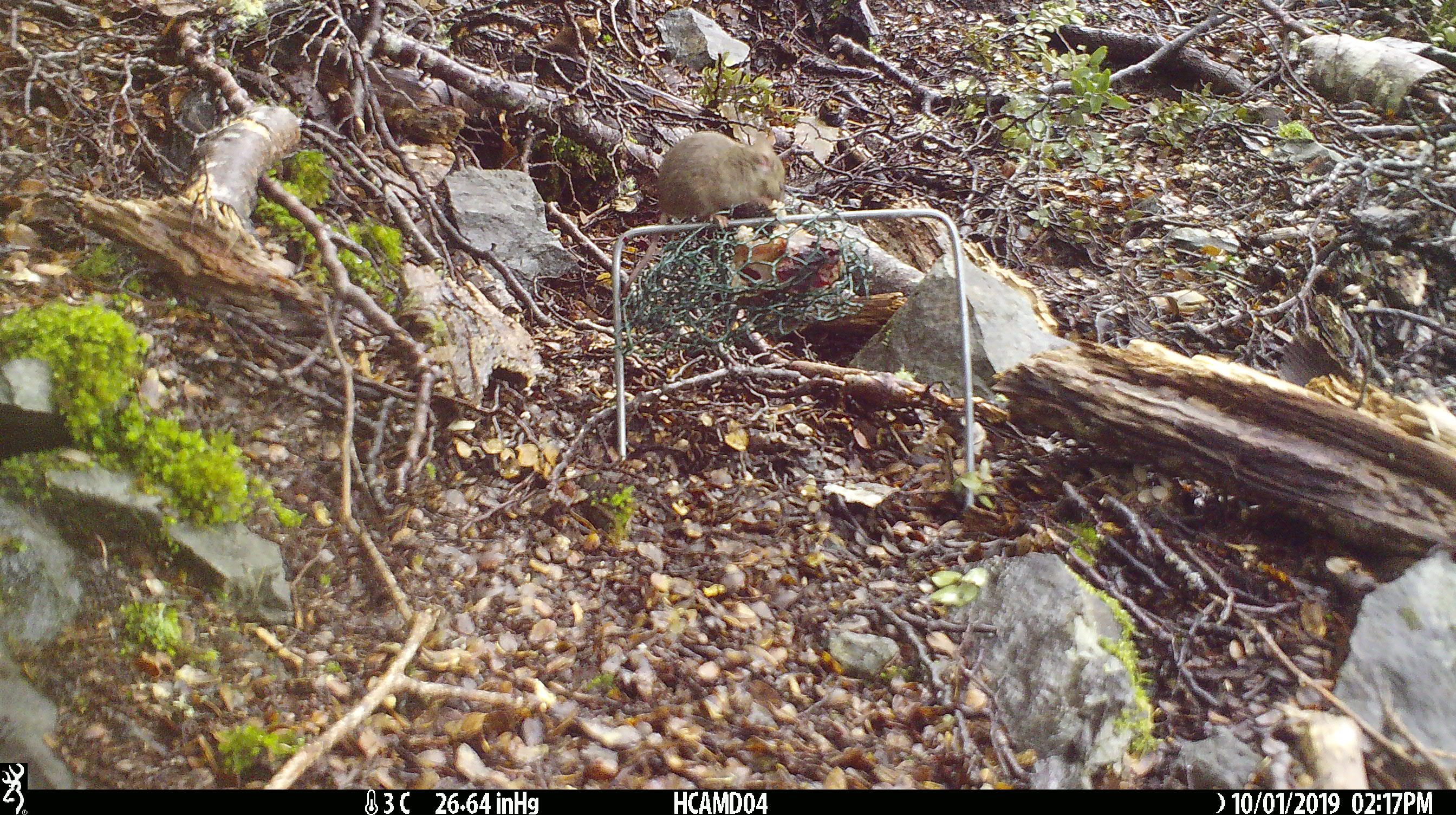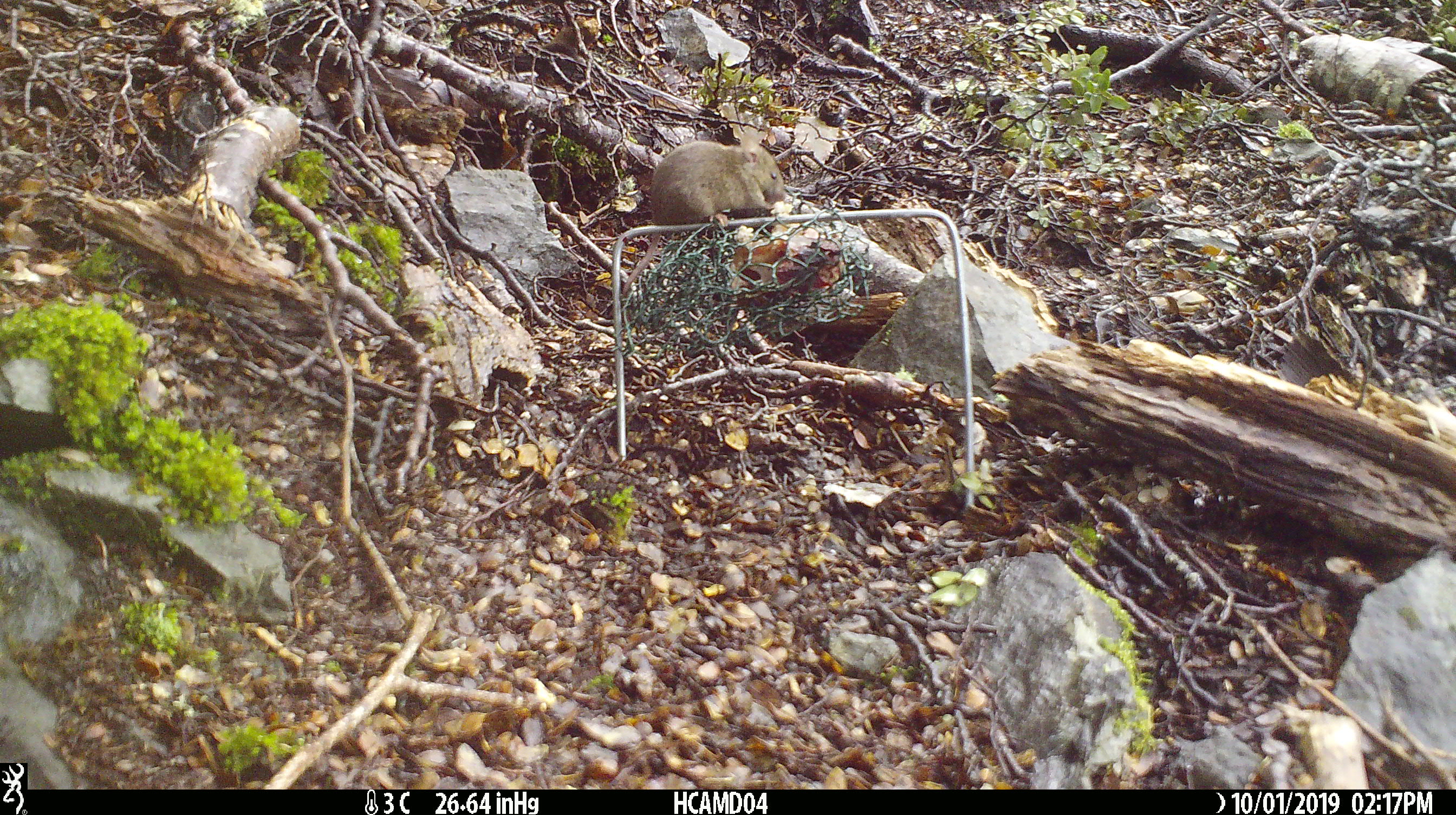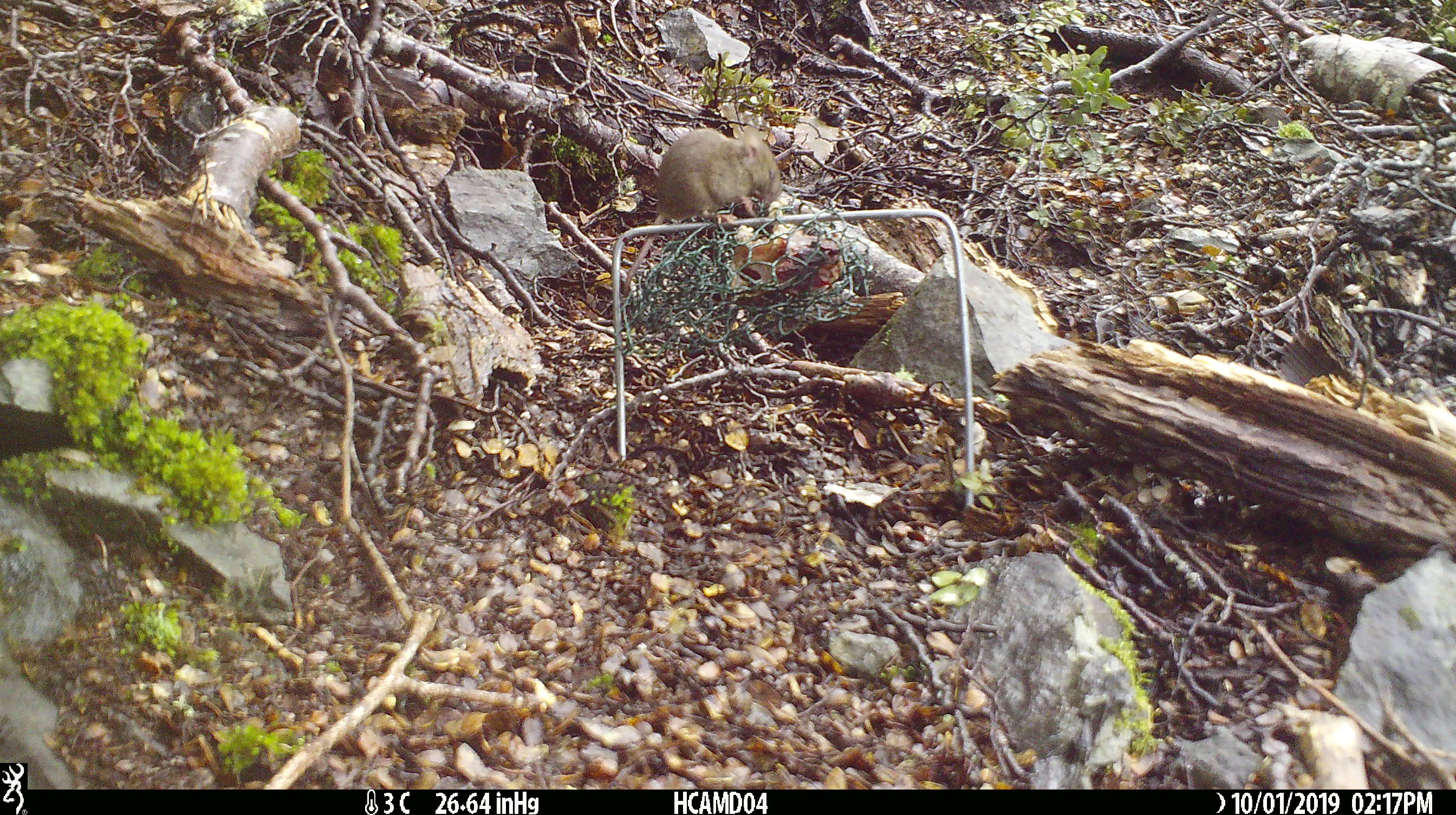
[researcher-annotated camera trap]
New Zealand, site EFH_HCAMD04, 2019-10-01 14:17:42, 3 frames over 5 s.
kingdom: Animalia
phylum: Chordata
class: Mammalia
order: Rodentia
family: Muridae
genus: Mus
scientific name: Mus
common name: mouse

» **What is being asked**:
Images are to be omitted; everything else in the records is to be transcribed exactly.

» **Response to the task**:
[researcher-annotated camera trap]
New Zealand, site EFH_HCAMD04, 2019-10-01 14:17:42, 3 frames over 5 s.
kingdom: Animalia
phylum: Chordata
class: Mammalia
order: Rodentia
family: Muridae
genus: Mus
scientific name: Mus
common name: mouse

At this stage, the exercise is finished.